O que a Preta-Rara de hoje falaria para a Preta que sofreu com o abuso de poder na época em era doméstica?
Gata garota, falta pouco para você sair dessa, não aguente nada de cabeça baixa, reaja porque você tem um mundo enorme de possibilidades e não pense que esse serviço salvará a sua vida. Sua patroa não é sua amiga, bebê!
Como podemos mudar a realidade das empregadas domésticas de todo o país?
Conversando se informando sobre as leis da PEC das Domésticas. Se você for patrão, reveja seus atos; você trabalharia tendo um patrão igual a você? Ficaria satisfeito com o salário que paga? Respeita os horários da trabalhadora? São esses e outros questionamentos que temos que fazer diariamente, empatia é isso, se colocar no lugar do outro, sim.

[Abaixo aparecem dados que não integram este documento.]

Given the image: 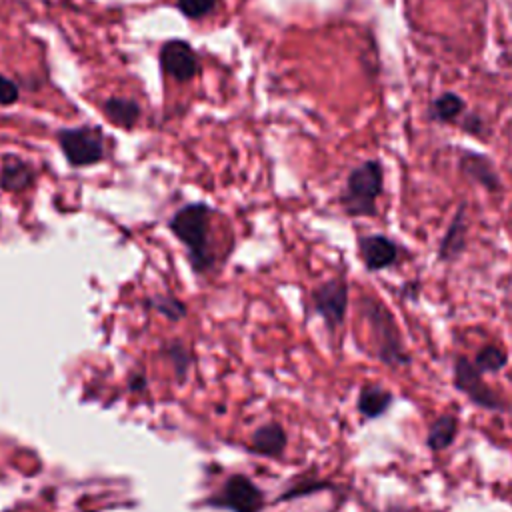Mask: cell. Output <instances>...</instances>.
<instances>
[{
  "label": "cell",
  "mask_w": 512,
  "mask_h": 512,
  "mask_svg": "<svg viewBox=\"0 0 512 512\" xmlns=\"http://www.w3.org/2000/svg\"><path fill=\"white\" fill-rule=\"evenodd\" d=\"M384 192V168L376 158L364 160L354 166L348 176L344 190L340 194V206L352 218L356 216H376V200Z\"/></svg>",
  "instance_id": "7a4b0ae2"
},
{
  "label": "cell",
  "mask_w": 512,
  "mask_h": 512,
  "mask_svg": "<svg viewBox=\"0 0 512 512\" xmlns=\"http://www.w3.org/2000/svg\"><path fill=\"white\" fill-rule=\"evenodd\" d=\"M454 386L478 408L506 410L498 394L484 382V374L466 356H456L454 360Z\"/></svg>",
  "instance_id": "277c9868"
},
{
  "label": "cell",
  "mask_w": 512,
  "mask_h": 512,
  "mask_svg": "<svg viewBox=\"0 0 512 512\" xmlns=\"http://www.w3.org/2000/svg\"><path fill=\"white\" fill-rule=\"evenodd\" d=\"M160 66L174 80H190L198 72V60L190 44L182 40H170L160 50Z\"/></svg>",
  "instance_id": "9c48e42d"
},
{
  "label": "cell",
  "mask_w": 512,
  "mask_h": 512,
  "mask_svg": "<svg viewBox=\"0 0 512 512\" xmlns=\"http://www.w3.org/2000/svg\"><path fill=\"white\" fill-rule=\"evenodd\" d=\"M18 100V86L0 74V104L8 106V104H14Z\"/></svg>",
  "instance_id": "7402d4cb"
},
{
  "label": "cell",
  "mask_w": 512,
  "mask_h": 512,
  "mask_svg": "<svg viewBox=\"0 0 512 512\" xmlns=\"http://www.w3.org/2000/svg\"><path fill=\"white\" fill-rule=\"evenodd\" d=\"M466 202H460V206L456 208L442 240L438 246V260L442 262H452L456 258L462 256V252L466 250V230H468V222H466Z\"/></svg>",
  "instance_id": "8fae6325"
},
{
  "label": "cell",
  "mask_w": 512,
  "mask_h": 512,
  "mask_svg": "<svg viewBox=\"0 0 512 512\" xmlns=\"http://www.w3.org/2000/svg\"><path fill=\"white\" fill-rule=\"evenodd\" d=\"M458 434V418L454 414H440L434 418L426 432V446L432 452H442L452 446Z\"/></svg>",
  "instance_id": "9a60e30c"
},
{
  "label": "cell",
  "mask_w": 512,
  "mask_h": 512,
  "mask_svg": "<svg viewBox=\"0 0 512 512\" xmlns=\"http://www.w3.org/2000/svg\"><path fill=\"white\" fill-rule=\"evenodd\" d=\"M508 364V354L502 346L498 344H486L476 352L474 358V366L482 372V374H496L500 372L504 366Z\"/></svg>",
  "instance_id": "ac0fdd59"
},
{
  "label": "cell",
  "mask_w": 512,
  "mask_h": 512,
  "mask_svg": "<svg viewBox=\"0 0 512 512\" xmlns=\"http://www.w3.org/2000/svg\"><path fill=\"white\" fill-rule=\"evenodd\" d=\"M286 432L278 422H268L260 428H256V432L250 438V448L256 454L262 456H280L286 448Z\"/></svg>",
  "instance_id": "5bb4252c"
},
{
  "label": "cell",
  "mask_w": 512,
  "mask_h": 512,
  "mask_svg": "<svg viewBox=\"0 0 512 512\" xmlns=\"http://www.w3.org/2000/svg\"><path fill=\"white\" fill-rule=\"evenodd\" d=\"M358 252L364 268L378 272L390 268L398 260V244L384 234H368L358 238Z\"/></svg>",
  "instance_id": "30bf717a"
},
{
  "label": "cell",
  "mask_w": 512,
  "mask_h": 512,
  "mask_svg": "<svg viewBox=\"0 0 512 512\" xmlns=\"http://www.w3.org/2000/svg\"><path fill=\"white\" fill-rule=\"evenodd\" d=\"M464 112H466L464 98L452 90L440 92L428 104V118L436 124H458Z\"/></svg>",
  "instance_id": "4fadbf2b"
},
{
  "label": "cell",
  "mask_w": 512,
  "mask_h": 512,
  "mask_svg": "<svg viewBox=\"0 0 512 512\" xmlns=\"http://www.w3.org/2000/svg\"><path fill=\"white\" fill-rule=\"evenodd\" d=\"M32 180H34V172L24 160H20L16 156H8L4 160L2 170H0V186L4 190L20 192V190L28 188Z\"/></svg>",
  "instance_id": "2e32d148"
},
{
  "label": "cell",
  "mask_w": 512,
  "mask_h": 512,
  "mask_svg": "<svg viewBox=\"0 0 512 512\" xmlns=\"http://www.w3.org/2000/svg\"><path fill=\"white\" fill-rule=\"evenodd\" d=\"M362 316L370 328V340L376 350V358L386 366H408L412 362L410 352L404 346L402 332L388 310L374 296H362Z\"/></svg>",
  "instance_id": "6da1fadb"
},
{
  "label": "cell",
  "mask_w": 512,
  "mask_h": 512,
  "mask_svg": "<svg viewBox=\"0 0 512 512\" xmlns=\"http://www.w3.org/2000/svg\"><path fill=\"white\" fill-rule=\"evenodd\" d=\"M458 170L466 180L484 188L490 194L502 190V180L494 166V160L482 152L462 150L458 156Z\"/></svg>",
  "instance_id": "ba28073f"
},
{
  "label": "cell",
  "mask_w": 512,
  "mask_h": 512,
  "mask_svg": "<svg viewBox=\"0 0 512 512\" xmlns=\"http://www.w3.org/2000/svg\"><path fill=\"white\" fill-rule=\"evenodd\" d=\"M218 0H176L178 10L190 20H198L216 8Z\"/></svg>",
  "instance_id": "ffe728a7"
},
{
  "label": "cell",
  "mask_w": 512,
  "mask_h": 512,
  "mask_svg": "<svg viewBox=\"0 0 512 512\" xmlns=\"http://www.w3.org/2000/svg\"><path fill=\"white\" fill-rule=\"evenodd\" d=\"M208 504L232 512H258L264 506V496L250 478L244 474H232Z\"/></svg>",
  "instance_id": "5b68a950"
},
{
  "label": "cell",
  "mask_w": 512,
  "mask_h": 512,
  "mask_svg": "<svg viewBox=\"0 0 512 512\" xmlns=\"http://www.w3.org/2000/svg\"><path fill=\"white\" fill-rule=\"evenodd\" d=\"M104 114L122 128H132L140 116V108L128 98H108L104 102Z\"/></svg>",
  "instance_id": "e0dca14e"
},
{
  "label": "cell",
  "mask_w": 512,
  "mask_h": 512,
  "mask_svg": "<svg viewBox=\"0 0 512 512\" xmlns=\"http://www.w3.org/2000/svg\"><path fill=\"white\" fill-rule=\"evenodd\" d=\"M176 352L178 354H174V350L170 348L168 350V354H170V358H174V364H176V372H178V376L182 378L184 374H186V368H188V362H190V358L186 356V350L176 342Z\"/></svg>",
  "instance_id": "603a6c76"
},
{
  "label": "cell",
  "mask_w": 512,
  "mask_h": 512,
  "mask_svg": "<svg viewBox=\"0 0 512 512\" xmlns=\"http://www.w3.org/2000/svg\"><path fill=\"white\" fill-rule=\"evenodd\" d=\"M312 304L326 328L334 332L346 318L348 310V282L344 278H330L314 288Z\"/></svg>",
  "instance_id": "52a82bcc"
},
{
  "label": "cell",
  "mask_w": 512,
  "mask_h": 512,
  "mask_svg": "<svg viewBox=\"0 0 512 512\" xmlns=\"http://www.w3.org/2000/svg\"><path fill=\"white\" fill-rule=\"evenodd\" d=\"M212 210L206 204H186L168 222L174 236L186 246L188 258L194 270L204 272L212 266V254L208 248Z\"/></svg>",
  "instance_id": "3957f363"
},
{
  "label": "cell",
  "mask_w": 512,
  "mask_h": 512,
  "mask_svg": "<svg viewBox=\"0 0 512 512\" xmlns=\"http://www.w3.org/2000/svg\"><path fill=\"white\" fill-rule=\"evenodd\" d=\"M58 144L72 166H90L100 162L104 156V146L100 136L88 126L60 130Z\"/></svg>",
  "instance_id": "8992f818"
},
{
  "label": "cell",
  "mask_w": 512,
  "mask_h": 512,
  "mask_svg": "<svg viewBox=\"0 0 512 512\" xmlns=\"http://www.w3.org/2000/svg\"><path fill=\"white\" fill-rule=\"evenodd\" d=\"M458 128L468 136H476V138L488 136V124L478 112H464L462 118L458 120Z\"/></svg>",
  "instance_id": "d6986e66"
},
{
  "label": "cell",
  "mask_w": 512,
  "mask_h": 512,
  "mask_svg": "<svg viewBox=\"0 0 512 512\" xmlns=\"http://www.w3.org/2000/svg\"><path fill=\"white\" fill-rule=\"evenodd\" d=\"M154 308L162 314H166L170 320H180L184 314H186V308L172 296H160V298H154L152 300Z\"/></svg>",
  "instance_id": "44dd1931"
},
{
  "label": "cell",
  "mask_w": 512,
  "mask_h": 512,
  "mask_svg": "<svg viewBox=\"0 0 512 512\" xmlns=\"http://www.w3.org/2000/svg\"><path fill=\"white\" fill-rule=\"evenodd\" d=\"M392 402H394V394L388 388H384L380 384H364L360 388L356 406L364 418L374 420V418L384 416L390 410Z\"/></svg>",
  "instance_id": "7c38bea8"
}]
</instances>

Penso que só dessa forma a gente consegue interromper esse ciclo colonial.
Para quem é o livro Eu, Empregada Doméstica?
O livro Eu, Empregada Doméstica é para todxs. É para as trabalhadoras domésticas, é para quem pesquisa o tema, para a patroa, patrão, estudante, gente comum, gente fora do comum, é pro filho e filha das trabalhadoras domésticas e para o filho e filha dos patrões também.

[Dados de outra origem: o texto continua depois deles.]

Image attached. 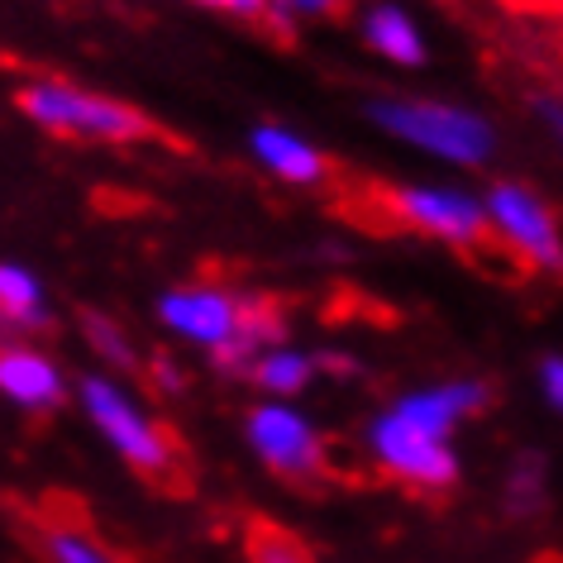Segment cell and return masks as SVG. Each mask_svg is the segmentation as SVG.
<instances>
[{
	"instance_id": "1",
	"label": "cell",
	"mask_w": 563,
	"mask_h": 563,
	"mask_svg": "<svg viewBox=\"0 0 563 563\" xmlns=\"http://www.w3.org/2000/svg\"><path fill=\"white\" fill-rule=\"evenodd\" d=\"M492 397H497L492 383L473 373L406 387L363 420L358 444L383 477L401 483L406 492L440 497V492H454L463 477V459L454 444L459 430L483 416Z\"/></svg>"
},
{
	"instance_id": "2",
	"label": "cell",
	"mask_w": 563,
	"mask_h": 563,
	"mask_svg": "<svg viewBox=\"0 0 563 563\" xmlns=\"http://www.w3.org/2000/svg\"><path fill=\"white\" fill-rule=\"evenodd\" d=\"M363 115L397 148H411L454 173H487L501 148L492 115L449 96H373Z\"/></svg>"
},
{
	"instance_id": "3",
	"label": "cell",
	"mask_w": 563,
	"mask_h": 563,
	"mask_svg": "<svg viewBox=\"0 0 563 563\" xmlns=\"http://www.w3.org/2000/svg\"><path fill=\"white\" fill-rule=\"evenodd\" d=\"M15 110L38 134L81 139V144H106V148H130L158 134V124L139 106L124 101V96L81 87V81L58 77V73L24 77L15 87Z\"/></svg>"
},
{
	"instance_id": "4",
	"label": "cell",
	"mask_w": 563,
	"mask_h": 563,
	"mask_svg": "<svg viewBox=\"0 0 563 563\" xmlns=\"http://www.w3.org/2000/svg\"><path fill=\"white\" fill-rule=\"evenodd\" d=\"M77 411L87 416V426L110 444L124 468H134L139 477H173L177 473V444L167 426L148 411V401L124 383V377L91 368L77 373Z\"/></svg>"
},
{
	"instance_id": "5",
	"label": "cell",
	"mask_w": 563,
	"mask_h": 563,
	"mask_svg": "<svg viewBox=\"0 0 563 563\" xmlns=\"http://www.w3.org/2000/svg\"><path fill=\"white\" fill-rule=\"evenodd\" d=\"M387 216L420 239H434L444 249H483L492 239L483 191H468L459 181H391L383 191Z\"/></svg>"
},
{
	"instance_id": "6",
	"label": "cell",
	"mask_w": 563,
	"mask_h": 563,
	"mask_svg": "<svg viewBox=\"0 0 563 563\" xmlns=\"http://www.w3.org/2000/svg\"><path fill=\"white\" fill-rule=\"evenodd\" d=\"M483 201H487L492 239H497L516 263H526L530 273H540V277H563V224L554 216V206H549L530 181L492 177L483 187Z\"/></svg>"
},
{
	"instance_id": "7",
	"label": "cell",
	"mask_w": 563,
	"mask_h": 563,
	"mask_svg": "<svg viewBox=\"0 0 563 563\" xmlns=\"http://www.w3.org/2000/svg\"><path fill=\"white\" fill-rule=\"evenodd\" d=\"M244 449L282 483H320L330 468V444L301 401H253L244 411Z\"/></svg>"
},
{
	"instance_id": "8",
	"label": "cell",
	"mask_w": 563,
	"mask_h": 563,
	"mask_svg": "<svg viewBox=\"0 0 563 563\" xmlns=\"http://www.w3.org/2000/svg\"><path fill=\"white\" fill-rule=\"evenodd\" d=\"M253 306V291H234L230 282L216 277H196V282H173L153 297V320L167 340L201 349L210 358L216 349H224L239 334Z\"/></svg>"
},
{
	"instance_id": "9",
	"label": "cell",
	"mask_w": 563,
	"mask_h": 563,
	"mask_svg": "<svg viewBox=\"0 0 563 563\" xmlns=\"http://www.w3.org/2000/svg\"><path fill=\"white\" fill-rule=\"evenodd\" d=\"M0 397L20 416H53L77 401V377L48 354L38 340H5L0 349Z\"/></svg>"
},
{
	"instance_id": "10",
	"label": "cell",
	"mask_w": 563,
	"mask_h": 563,
	"mask_svg": "<svg viewBox=\"0 0 563 563\" xmlns=\"http://www.w3.org/2000/svg\"><path fill=\"white\" fill-rule=\"evenodd\" d=\"M244 148L258 173H267L282 187H297V191H316L325 187L330 177V158L325 148L316 144L311 134H301L297 124H282V120H258L249 124Z\"/></svg>"
},
{
	"instance_id": "11",
	"label": "cell",
	"mask_w": 563,
	"mask_h": 563,
	"mask_svg": "<svg viewBox=\"0 0 563 563\" xmlns=\"http://www.w3.org/2000/svg\"><path fill=\"white\" fill-rule=\"evenodd\" d=\"M358 38L373 58H383L406 73H420L430 63V38L420 30V20L397 0H368L358 10Z\"/></svg>"
},
{
	"instance_id": "12",
	"label": "cell",
	"mask_w": 563,
	"mask_h": 563,
	"mask_svg": "<svg viewBox=\"0 0 563 563\" xmlns=\"http://www.w3.org/2000/svg\"><path fill=\"white\" fill-rule=\"evenodd\" d=\"M0 320H5L10 340H38V334L58 330V306H53L48 282L20 258L0 263Z\"/></svg>"
},
{
	"instance_id": "13",
	"label": "cell",
	"mask_w": 563,
	"mask_h": 563,
	"mask_svg": "<svg viewBox=\"0 0 563 563\" xmlns=\"http://www.w3.org/2000/svg\"><path fill=\"white\" fill-rule=\"evenodd\" d=\"M244 383L258 391L263 401H301L306 391L320 383V349H306L297 340H282L253 358Z\"/></svg>"
},
{
	"instance_id": "14",
	"label": "cell",
	"mask_w": 563,
	"mask_h": 563,
	"mask_svg": "<svg viewBox=\"0 0 563 563\" xmlns=\"http://www.w3.org/2000/svg\"><path fill=\"white\" fill-rule=\"evenodd\" d=\"M282 340H291V330H287V316H282V306H277L273 297H258V291H253V306H249L244 325H239V334H234L230 344L210 354V368H216L220 377H249L253 358H258L263 349L282 344Z\"/></svg>"
},
{
	"instance_id": "15",
	"label": "cell",
	"mask_w": 563,
	"mask_h": 563,
	"mask_svg": "<svg viewBox=\"0 0 563 563\" xmlns=\"http://www.w3.org/2000/svg\"><path fill=\"white\" fill-rule=\"evenodd\" d=\"M506 520H516V526H530V520H540L549 511V459L540 449H520L511 454L501 473V492H497Z\"/></svg>"
},
{
	"instance_id": "16",
	"label": "cell",
	"mask_w": 563,
	"mask_h": 563,
	"mask_svg": "<svg viewBox=\"0 0 563 563\" xmlns=\"http://www.w3.org/2000/svg\"><path fill=\"white\" fill-rule=\"evenodd\" d=\"M77 334H81V344L96 354V368H106V373H115V377L144 368V354H139L134 334L124 330L110 311H96V306L77 311Z\"/></svg>"
},
{
	"instance_id": "17",
	"label": "cell",
	"mask_w": 563,
	"mask_h": 563,
	"mask_svg": "<svg viewBox=\"0 0 563 563\" xmlns=\"http://www.w3.org/2000/svg\"><path fill=\"white\" fill-rule=\"evenodd\" d=\"M38 554H44V563H124L101 534H91L77 520H44L38 526Z\"/></svg>"
},
{
	"instance_id": "18",
	"label": "cell",
	"mask_w": 563,
	"mask_h": 563,
	"mask_svg": "<svg viewBox=\"0 0 563 563\" xmlns=\"http://www.w3.org/2000/svg\"><path fill=\"white\" fill-rule=\"evenodd\" d=\"M244 554H249V563H316V554L306 549L301 534L282 530L277 520H253L244 534Z\"/></svg>"
},
{
	"instance_id": "19",
	"label": "cell",
	"mask_w": 563,
	"mask_h": 563,
	"mask_svg": "<svg viewBox=\"0 0 563 563\" xmlns=\"http://www.w3.org/2000/svg\"><path fill=\"white\" fill-rule=\"evenodd\" d=\"M349 5H354V0H273V10H267V24L282 30V34H291L297 24H320V20L344 15Z\"/></svg>"
},
{
	"instance_id": "20",
	"label": "cell",
	"mask_w": 563,
	"mask_h": 563,
	"mask_svg": "<svg viewBox=\"0 0 563 563\" xmlns=\"http://www.w3.org/2000/svg\"><path fill=\"white\" fill-rule=\"evenodd\" d=\"M530 120L540 124L544 144L563 158V91H530Z\"/></svg>"
},
{
	"instance_id": "21",
	"label": "cell",
	"mask_w": 563,
	"mask_h": 563,
	"mask_svg": "<svg viewBox=\"0 0 563 563\" xmlns=\"http://www.w3.org/2000/svg\"><path fill=\"white\" fill-rule=\"evenodd\" d=\"M534 391L554 416H563V349H549L534 363Z\"/></svg>"
},
{
	"instance_id": "22",
	"label": "cell",
	"mask_w": 563,
	"mask_h": 563,
	"mask_svg": "<svg viewBox=\"0 0 563 563\" xmlns=\"http://www.w3.org/2000/svg\"><path fill=\"white\" fill-rule=\"evenodd\" d=\"M206 10H220V15H234V20H267L273 0H196Z\"/></svg>"
},
{
	"instance_id": "23",
	"label": "cell",
	"mask_w": 563,
	"mask_h": 563,
	"mask_svg": "<svg viewBox=\"0 0 563 563\" xmlns=\"http://www.w3.org/2000/svg\"><path fill=\"white\" fill-rule=\"evenodd\" d=\"M320 373H330V377H358L363 373V363L349 354V349H320Z\"/></svg>"
},
{
	"instance_id": "24",
	"label": "cell",
	"mask_w": 563,
	"mask_h": 563,
	"mask_svg": "<svg viewBox=\"0 0 563 563\" xmlns=\"http://www.w3.org/2000/svg\"><path fill=\"white\" fill-rule=\"evenodd\" d=\"M153 373H158V387L163 391H181V377H173V368H167L163 358H153Z\"/></svg>"
}]
</instances>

Como está sendo tirar esse projeto do papel e publicá-lo em livro?
Foram dois anos de tentativas, fizemos um financiamento coletivo, porém não tínhamos alcançado o valor desejados, idas e vindas com diversas editoras e agora finalmente conseguiremos publicar esse sonho. Lá em 2016, pela quantidade de relatos, eu logo pensei em um livro e ver que ele está pronto é de uma felicidade gigantesca. Estou muito feliz e na expectativa de rodar o Brasil com esse livro e que, depois, possa ser lançado em outro país também.

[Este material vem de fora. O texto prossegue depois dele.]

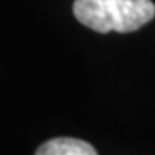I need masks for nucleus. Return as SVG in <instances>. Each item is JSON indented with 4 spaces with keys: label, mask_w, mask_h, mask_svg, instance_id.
<instances>
[{
    "label": "nucleus",
    "mask_w": 155,
    "mask_h": 155,
    "mask_svg": "<svg viewBox=\"0 0 155 155\" xmlns=\"http://www.w3.org/2000/svg\"><path fill=\"white\" fill-rule=\"evenodd\" d=\"M35 155H98L93 145L78 138H52L38 147Z\"/></svg>",
    "instance_id": "obj_2"
},
{
    "label": "nucleus",
    "mask_w": 155,
    "mask_h": 155,
    "mask_svg": "<svg viewBox=\"0 0 155 155\" xmlns=\"http://www.w3.org/2000/svg\"><path fill=\"white\" fill-rule=\"evenodd\" d=\"M72 12L93 31L129 33L153 19L155 5L152 0H74Z\"/></svg>",
    "instance_id": "obj_1"
}]
</instances>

Qual a importância do livro na sua vida pessoal?
O que era abstrato se concretizou, é um grande prêmio por toda a trajetória, boa parte invisibilizada, por que o racismo faz isso com as pessoas pretas. Eu tenho o endereço de algumas ex patroas que receberão meu livro com uma bela dedicatória - por incrível que pareça, sem ofensas da minha parte. Mas é importante que elas não reproduzam o que fizeram comigo.